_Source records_
+===+
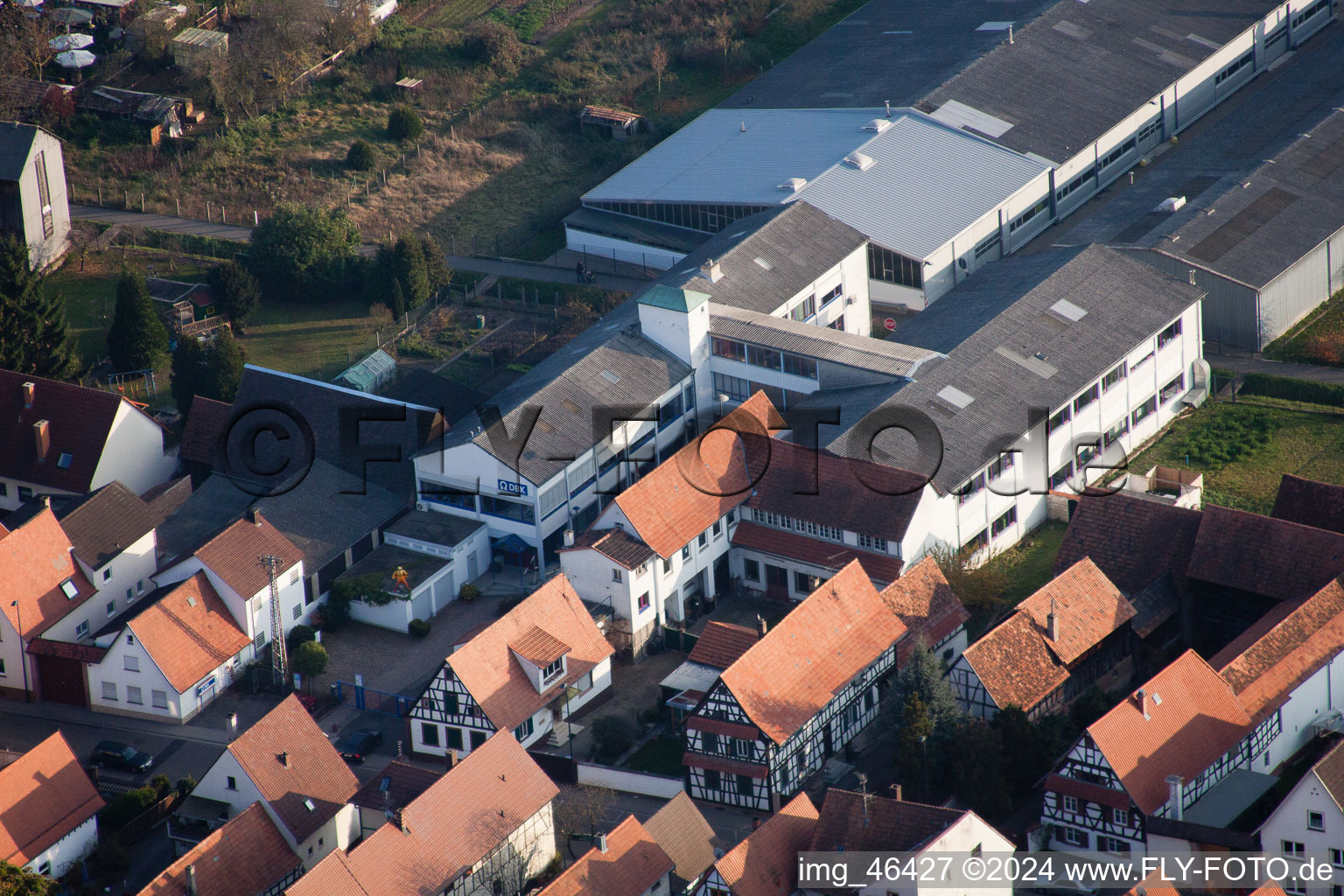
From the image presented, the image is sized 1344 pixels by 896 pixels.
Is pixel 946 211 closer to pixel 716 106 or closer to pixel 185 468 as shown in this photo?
pixel 716 106

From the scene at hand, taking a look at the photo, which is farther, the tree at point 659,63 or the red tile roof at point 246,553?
the tree at point 659,63

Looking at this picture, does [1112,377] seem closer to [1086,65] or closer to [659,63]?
[1086,65]

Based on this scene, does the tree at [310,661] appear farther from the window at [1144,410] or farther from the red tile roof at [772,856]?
the window at [1144,410]

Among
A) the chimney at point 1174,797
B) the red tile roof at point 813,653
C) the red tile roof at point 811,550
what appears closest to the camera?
the chimney at point 1174,797

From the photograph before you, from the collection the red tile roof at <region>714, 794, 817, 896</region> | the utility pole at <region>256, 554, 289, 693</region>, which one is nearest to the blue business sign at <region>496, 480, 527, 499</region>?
the utility pole at <region>256, 554, 289, 693</region>

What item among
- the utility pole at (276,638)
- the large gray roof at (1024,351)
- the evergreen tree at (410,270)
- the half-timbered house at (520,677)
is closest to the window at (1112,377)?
the large gray roof at (1024,351)

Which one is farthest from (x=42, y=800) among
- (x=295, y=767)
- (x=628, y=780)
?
(x=628, y=780)

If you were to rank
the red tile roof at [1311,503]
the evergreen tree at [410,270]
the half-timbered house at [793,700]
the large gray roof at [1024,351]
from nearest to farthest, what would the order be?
the half-timbered house at [793,700] < the red tile roof at [1311,503] < the large gray roof at [1024,351] < the evergreen tree at [410,270]
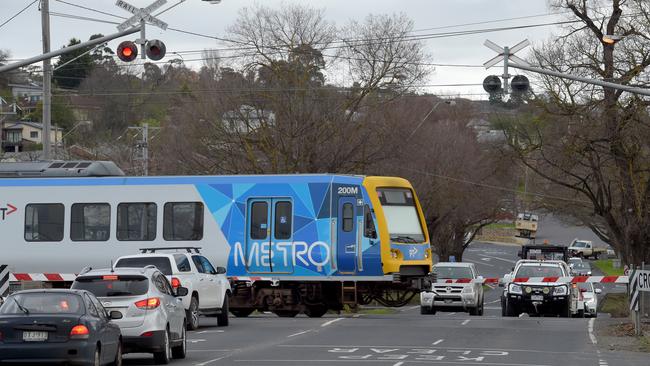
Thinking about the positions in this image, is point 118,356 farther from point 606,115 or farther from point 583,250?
point 583,250

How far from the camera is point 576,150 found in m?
48.8

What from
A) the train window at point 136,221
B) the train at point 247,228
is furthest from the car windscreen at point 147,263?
the train window at point 136,221

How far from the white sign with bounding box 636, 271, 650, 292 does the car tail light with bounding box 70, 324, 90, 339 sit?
1478 cm

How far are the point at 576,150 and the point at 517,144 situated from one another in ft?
17.6

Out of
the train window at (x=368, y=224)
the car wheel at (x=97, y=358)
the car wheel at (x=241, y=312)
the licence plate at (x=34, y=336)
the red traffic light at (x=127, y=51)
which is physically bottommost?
the car wheel at (x=241, y=312)

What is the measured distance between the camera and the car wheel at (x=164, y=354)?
19.5 m

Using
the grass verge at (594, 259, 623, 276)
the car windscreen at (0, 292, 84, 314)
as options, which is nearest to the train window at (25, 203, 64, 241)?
the car windscreen at (0, 292, 84, 314)

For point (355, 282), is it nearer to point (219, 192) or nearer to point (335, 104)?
Answer: point (219, 192)

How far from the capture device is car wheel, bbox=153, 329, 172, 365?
1945cm

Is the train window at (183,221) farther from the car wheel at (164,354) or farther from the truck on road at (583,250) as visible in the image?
the truck on road at (583,250)

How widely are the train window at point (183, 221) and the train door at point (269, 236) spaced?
1.49 meters

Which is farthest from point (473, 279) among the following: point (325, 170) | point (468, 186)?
point (468, 186)

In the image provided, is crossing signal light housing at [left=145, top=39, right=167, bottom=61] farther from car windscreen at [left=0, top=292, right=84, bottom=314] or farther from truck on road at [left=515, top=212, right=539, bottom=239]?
truck on road at [left=515, top=212, right=539, bottom=239]

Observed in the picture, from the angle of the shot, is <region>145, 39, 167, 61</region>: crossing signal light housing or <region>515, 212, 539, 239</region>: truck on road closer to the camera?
<region>145, 39, 167, 61</region>: crossing signal light housing
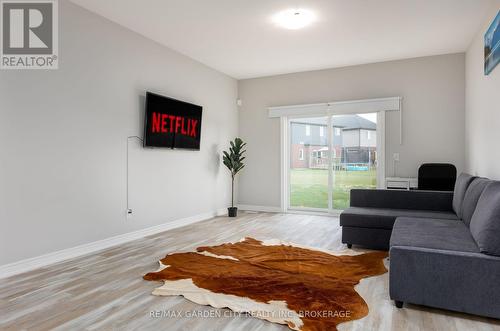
+===+
_REQUEST_
Render everything from the line containing "How far from the capture" down to the end of the listing as a two-column CSV with the headers input and output. Put each text in its own row with its answer, use one quoted field for each value, replace line breaks with spaces, and leave out the pictures.

_SOLUTION TO THIS PROBLEM_
input,output
"How far from the capture device is car wheel, bbox=153, 329, 172, 365?","1945cm"
"Is the train window at (183,221) farther from the car wheel at (164,354) or farther from the truck on road at (583,250) as visible in the image?","the truck on road at (583,250)"
"How widely are the train window at point (183, 221) and the train door at point (269, 236) spaced?","1.49 meters"
"Which is farthest from point (473, 279) among the following: point (325, 170) | point (468, 186)?","point (468, 186)"
"In the image provided, is crossing signal light housing at [left=145, top=39, right=167, bottom=61] farther from car windscreen at [left=0, top=292, right=84, bottom=314] or farther from truck on road at [left=515, top=212, right=539, bottom=239]?","truck on road at [left=515, top=212, right=539, bottom=239]"
"Observed in the picture, from the angle of the shot, is <region>145, 39, 167, 61</region>: crossing signal light housing or <region>515, 212, 539, 239</region>: truck on road closer to the camera?","<region>145, 39, 167, 61</region>: crossing signal light housing"